A milestone in any young life is attaining that age when it becomes permissible to drive a motor car on the public highway.
When I reached 17 – more years ago than I care to remember – cars were very much inferior to those of today as was the method of financing a purchase.
PCPs may have a detrimental effect on securing a mortgage
Government restrictions required buyers to put down a deposit of at least one-third of the overall price and the resultant hire-purchase contract probably incurred an interest rate of circa 30 per cent, along with questionable add-ons, for example “completion” fees.
Mrs Thatcher’s abolition of credit controls subsequently transformed the situation, and more households became owners of a new car than ever before.
Currently, however, the preferred method of car ownership appears to be personal contract purchase (PCP), which involves a low deposit followed by monthly payments over three years, after which the buyer pays a final sum to own the vehicle outright, hands it back and walks away, or enters into a new contract with another new car.
These contracts now account for eight out of ten car purchases made on credit, which is why so many households with modest incomes now have a brand spanking new model parked outside their front doors.

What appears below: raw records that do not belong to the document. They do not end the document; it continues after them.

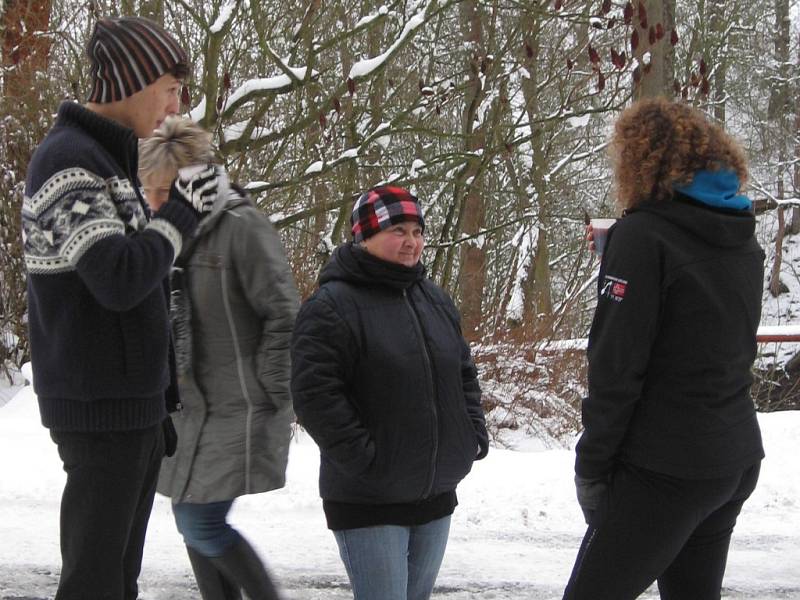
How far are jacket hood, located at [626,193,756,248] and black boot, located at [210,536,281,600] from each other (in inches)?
64.3

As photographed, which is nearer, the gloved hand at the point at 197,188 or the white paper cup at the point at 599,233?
the gloved hand at the point at 197,188

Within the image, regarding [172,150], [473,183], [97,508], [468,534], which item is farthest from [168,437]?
[473,183]

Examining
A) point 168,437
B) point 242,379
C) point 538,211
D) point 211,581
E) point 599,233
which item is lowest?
point 211,581

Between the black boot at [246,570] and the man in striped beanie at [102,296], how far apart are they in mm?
707

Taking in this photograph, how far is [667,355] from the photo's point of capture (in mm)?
2322

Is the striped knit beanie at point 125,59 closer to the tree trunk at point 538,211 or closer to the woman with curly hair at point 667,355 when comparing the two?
the woman with curly hair at point 667,355

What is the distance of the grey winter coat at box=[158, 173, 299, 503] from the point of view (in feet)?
9.39

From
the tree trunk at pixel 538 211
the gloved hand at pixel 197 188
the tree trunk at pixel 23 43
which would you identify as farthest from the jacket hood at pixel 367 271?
the tree trunk at pixel 23 43

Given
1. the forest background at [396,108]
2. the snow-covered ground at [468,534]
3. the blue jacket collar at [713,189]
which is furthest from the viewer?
the forest background at [396,108]

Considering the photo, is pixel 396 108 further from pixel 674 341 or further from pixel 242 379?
pixel 674 341

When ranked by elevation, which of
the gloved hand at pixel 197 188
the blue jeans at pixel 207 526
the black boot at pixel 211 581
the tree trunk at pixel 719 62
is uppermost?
the tree trunk at pixel 719 62

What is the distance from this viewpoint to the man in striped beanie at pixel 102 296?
208cm

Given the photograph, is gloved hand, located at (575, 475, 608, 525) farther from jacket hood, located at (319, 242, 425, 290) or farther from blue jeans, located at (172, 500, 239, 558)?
blue jeans, located at (172, 500, 239, 558)

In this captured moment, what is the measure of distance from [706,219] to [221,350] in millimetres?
1500
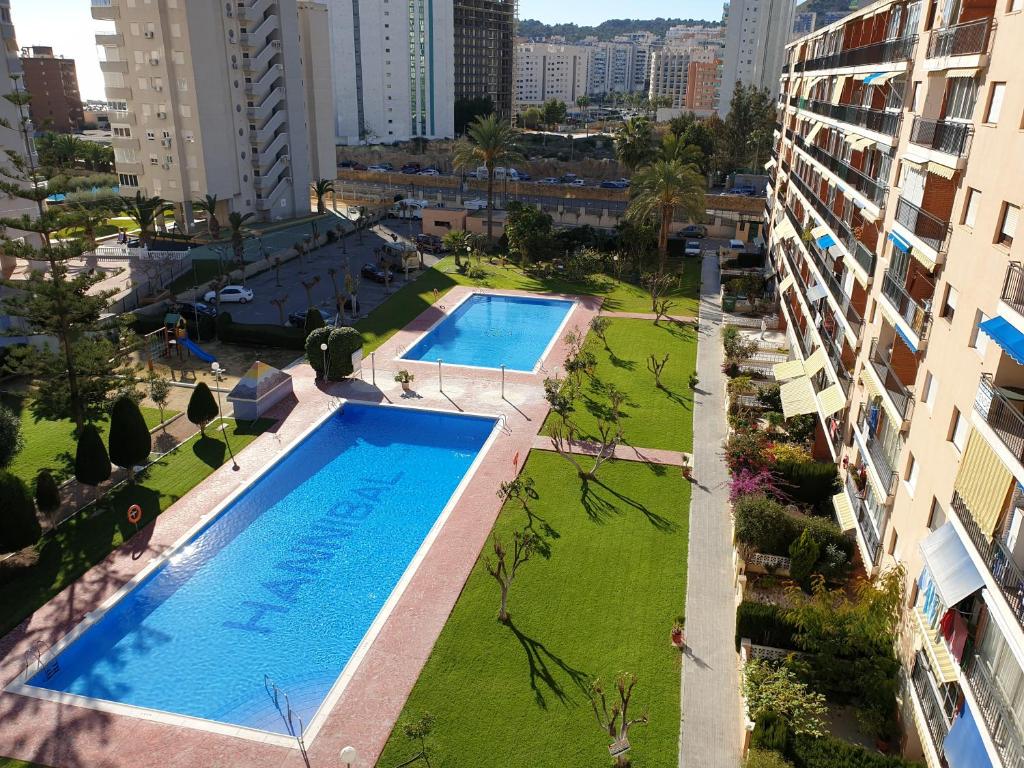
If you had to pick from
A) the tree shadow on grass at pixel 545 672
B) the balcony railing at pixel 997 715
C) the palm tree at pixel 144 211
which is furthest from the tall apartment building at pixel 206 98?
the balcony railing at pixel 997 715

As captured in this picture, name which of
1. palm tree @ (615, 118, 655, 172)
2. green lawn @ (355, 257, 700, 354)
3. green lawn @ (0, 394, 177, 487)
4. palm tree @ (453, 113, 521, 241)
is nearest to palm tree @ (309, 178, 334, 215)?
palm tree @ (453, 113, 521, 241)

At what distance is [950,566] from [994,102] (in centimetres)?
864

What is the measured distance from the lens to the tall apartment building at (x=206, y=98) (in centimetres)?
5531

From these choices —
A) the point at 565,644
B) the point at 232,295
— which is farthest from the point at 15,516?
the point at 232,295

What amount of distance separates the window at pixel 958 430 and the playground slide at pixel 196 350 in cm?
3145

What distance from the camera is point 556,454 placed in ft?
88.4

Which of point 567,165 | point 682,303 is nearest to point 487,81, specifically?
point 567,165

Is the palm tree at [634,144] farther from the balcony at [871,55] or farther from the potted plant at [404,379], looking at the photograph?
the potted plant at [404,379]

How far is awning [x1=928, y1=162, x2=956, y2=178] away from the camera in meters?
15.1

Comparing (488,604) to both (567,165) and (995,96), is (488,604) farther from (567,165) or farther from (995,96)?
(567,165)

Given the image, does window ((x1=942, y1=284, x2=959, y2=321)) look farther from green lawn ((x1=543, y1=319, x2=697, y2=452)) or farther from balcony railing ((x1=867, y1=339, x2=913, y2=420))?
green lawn ((x1=543, y1=319, x2=697, y2=452))

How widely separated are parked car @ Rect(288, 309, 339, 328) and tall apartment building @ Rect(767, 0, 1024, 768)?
25155 mm

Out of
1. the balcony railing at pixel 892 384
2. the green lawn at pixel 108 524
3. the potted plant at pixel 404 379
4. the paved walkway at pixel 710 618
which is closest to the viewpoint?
the paved walkway at pixel 710 618

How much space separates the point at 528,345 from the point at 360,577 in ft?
68.4
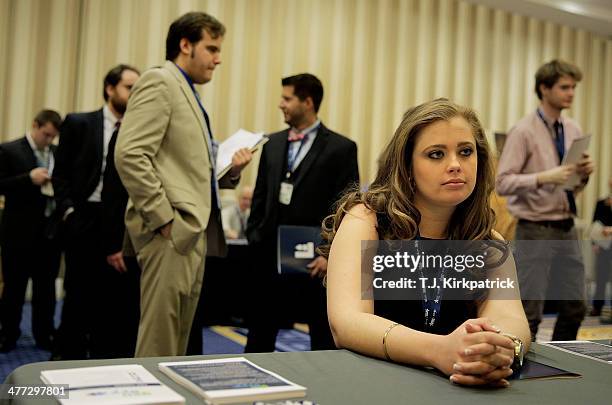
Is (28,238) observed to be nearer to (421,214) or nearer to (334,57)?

However, a new report claims the cost and commitments of PCPs may have a detrimental effect on securing a mortgage. This could rebound on first-time buyers or even current homeowners wishing to trade up, but there are potential consequences for the residential rental market too.
The same report said the popularity of PCPs was part of a worrying trend in increased personal indebtedness, boosted by historically low interest rates. Growing numbers of economic experts are warning that the level of consumer credit is, if you’ll forgive the pun, a car crash waiting to happen. And without credit controls, there is only one way to put the brake on this spending, and that is higher interest rates.
The fallout from the financial crash introduced a new piece of vocabulary to the housing market – the “reluctant landlord”, describing a homeowner who needed to move but, unable to sell, had to let out the property being vacated.
However, since the crash a second type of reluctant landlord has emerged, with a substantial pile of cash who did not wish to take risks with the stock market but who despaired at the negligible returns from savings. Consequently, he reluctantly entered the buy-to-let market as a means of securing a decent return from a safe investment vehicle.
Much to their surprise, some of these newcomers have taken to landlordism like ducks to water and are now committed buy-to-let enthusiasts. However, there are others who do not wish the responsibility of property ownership and prefer the liquidity and flexibility of cash. Consequently, when interest rates revive and savers start to get a real return again, this type of landlord is likely to want to sell up.
One of the reasons rented homes are in such demand right now is because of the substantial deposits required by banks and building societies, having previously got their fingers burned with loan-to-value mortgages of up to 125 per cent.
Imagine the potential scenario if this situation is complicated by more expensive home loans resulting from higher interest rates and, therefore, even more demand for rented accommodation – at a time when some landlords are selling up to take advantage of said interest rates. Not an inviting prospect.
Back in the car showroom, some commentators are claiming that the popularity of PCPs has led to a raft of good-quality vehicles being dumped on the second-hand market and that modern pre-owned cars offer better overall value.
But with the way things are, perhaps the best option for anyone saving for their first home, especially in a bus-friendly city like Edinburgh, is a Lothian Buses season ticket.